“I expect you were tired,” remarked Luke rather weakly, feeling for some reason or other, a strange sense of disquietude.
“Tired?” exclaimed the recumbent man, “why should I be tired?” He raised himself up with a jerk, and finishing his glass, set it down with meticulous care upon the ground beside him.
Luke noticed, with an uncomfortable sense of something not quite usual in his manner, that every movement he made and every word he spoke seemed the result of a laborious and conscious effort—like the effort of one in incomplete control of his sensory nerves.
“What shall we do now?” said Luke with an air of ease and indifference. “Do you feel like strolling back to Nevilton, or shall we make a day of it and go on to Roger-Town Ferry and have dinner there?”
James gave vent to a curiously unpleasant laugh. “You go, my dear,” he said, “and leave me where I am.”
Luke began to feel thoroughly uncomfortable. He once more laid his hand caressingly on his brother’s knee. “You have really forgiven me?” he pleaded. “Really and truly?”
James Andersen had again sunk back into a semi-comatose state in his corner. “Forgive?” he muttered, as though he found difficulty in understanding the meaning of the word, “forgive? I tell you it’s nothing.”
He was silent, and then, in a still more drowsy murmur, he uttered the word “Nothing” three or four times. Soon after this he closed his eyes and relapsed into a deep slumber.
“Better leave ’un as ’un be,” remarked the landlord to Luke. “I’ve had my eye on ’un for this last ’arf hour. ’A do seem mazed-like, looks so. Let ’un bide where ’un be, master.
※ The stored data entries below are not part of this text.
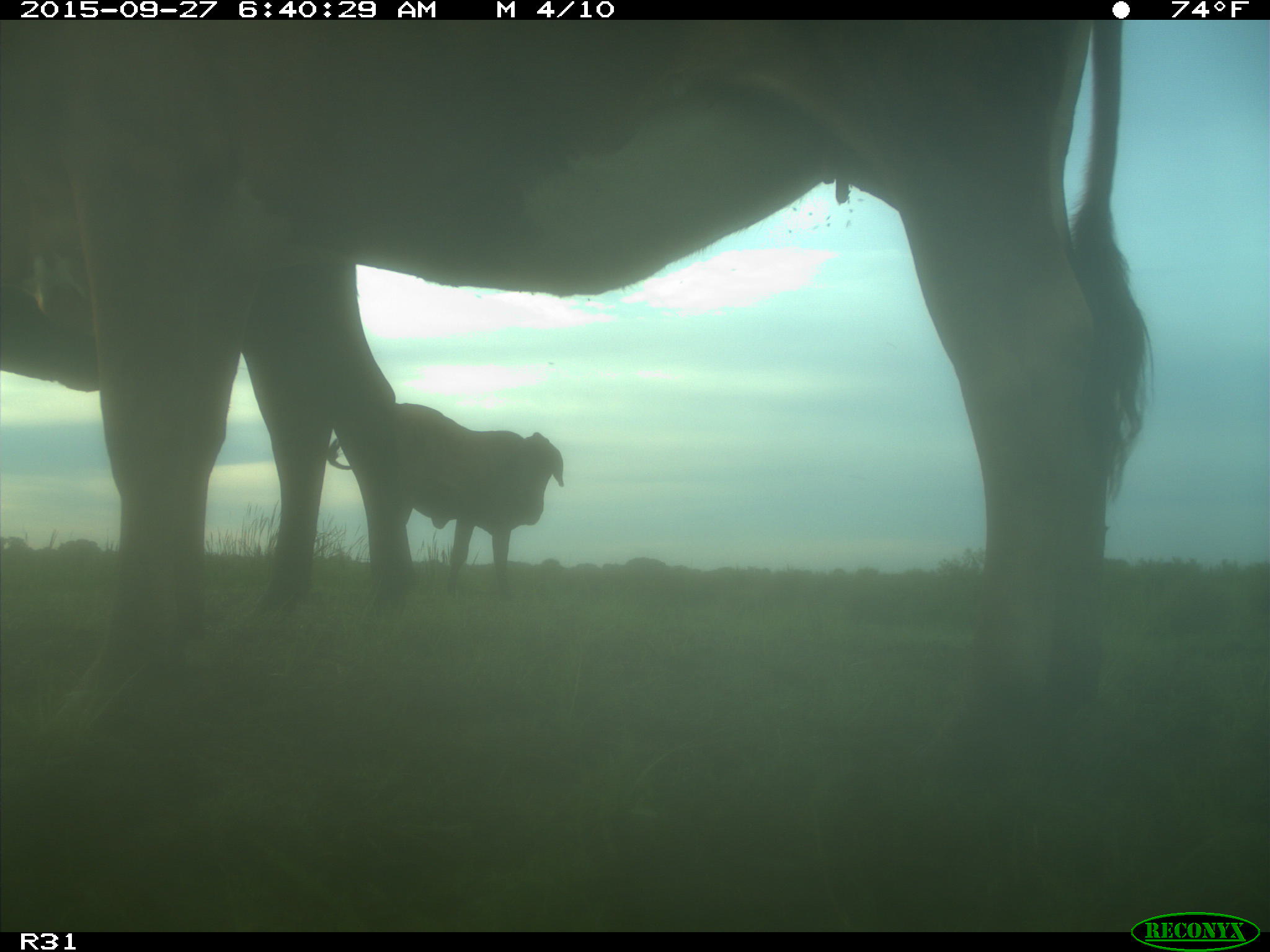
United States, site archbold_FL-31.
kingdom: Animalia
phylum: Chordata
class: Mammalia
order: Artiodactyla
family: Bovidae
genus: Bos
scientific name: Bos taurus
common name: domestic cow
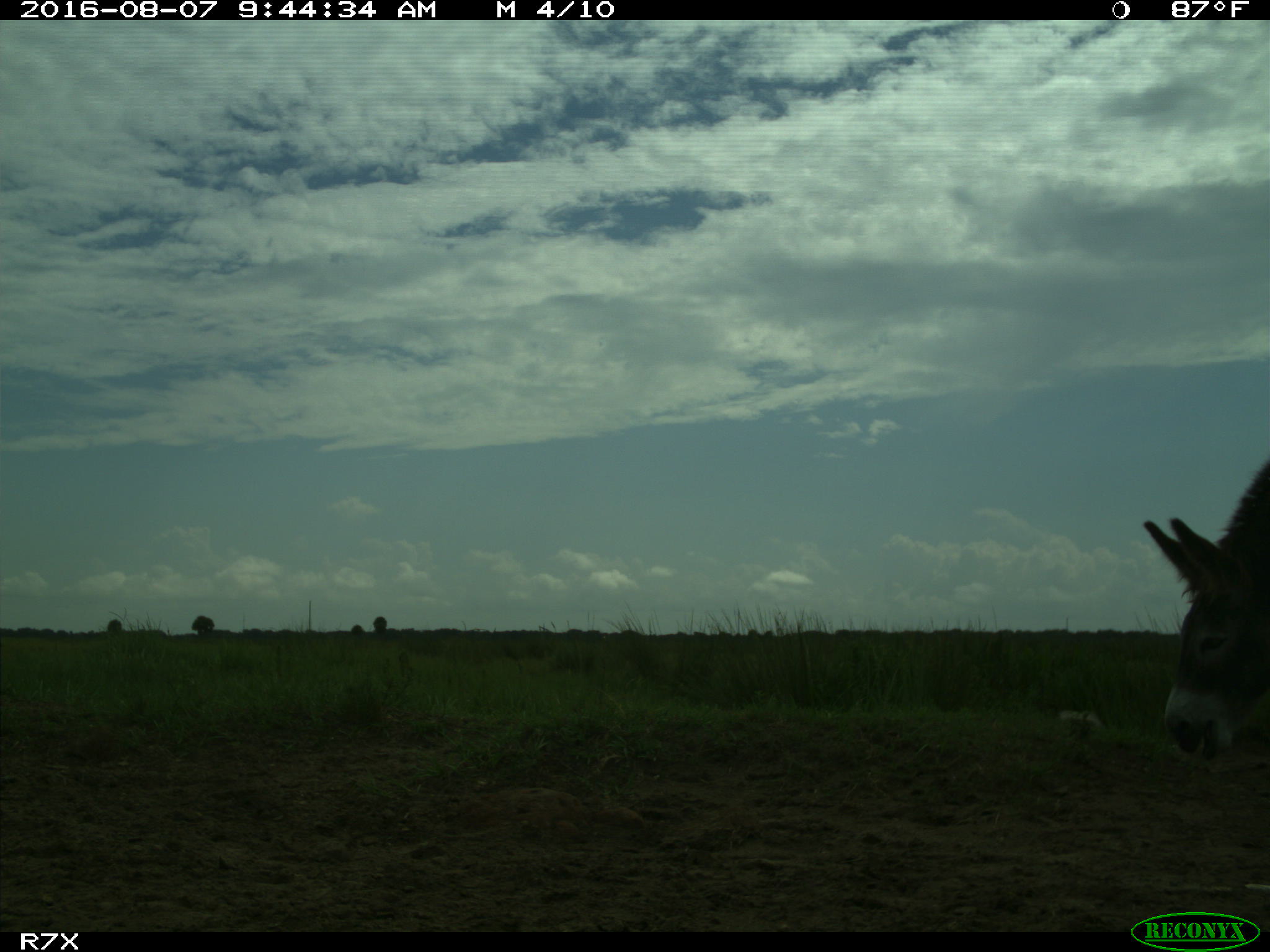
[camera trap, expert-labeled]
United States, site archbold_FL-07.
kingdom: Animalia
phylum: Chordata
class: Mammalia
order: Perissodactyla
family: Equidae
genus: Equus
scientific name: Equus africanus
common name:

These be wonderful rumbly days for a man’s head. ’Taint what ’ee’s ’ad, you understand; to my thinking, ’tis these thunder-shocks wot ’ave worrited ’im.”
Luke nodded at the man, and standing up surveyed his brother gravely. It certainly looked as if James was settled in his corner for the rest of the morning. Luke wondered if it would be best to let him remain where he was, and sleep off his coma, or to rouse him and try and persuade him to return home. He decided to take the landlord’s advice.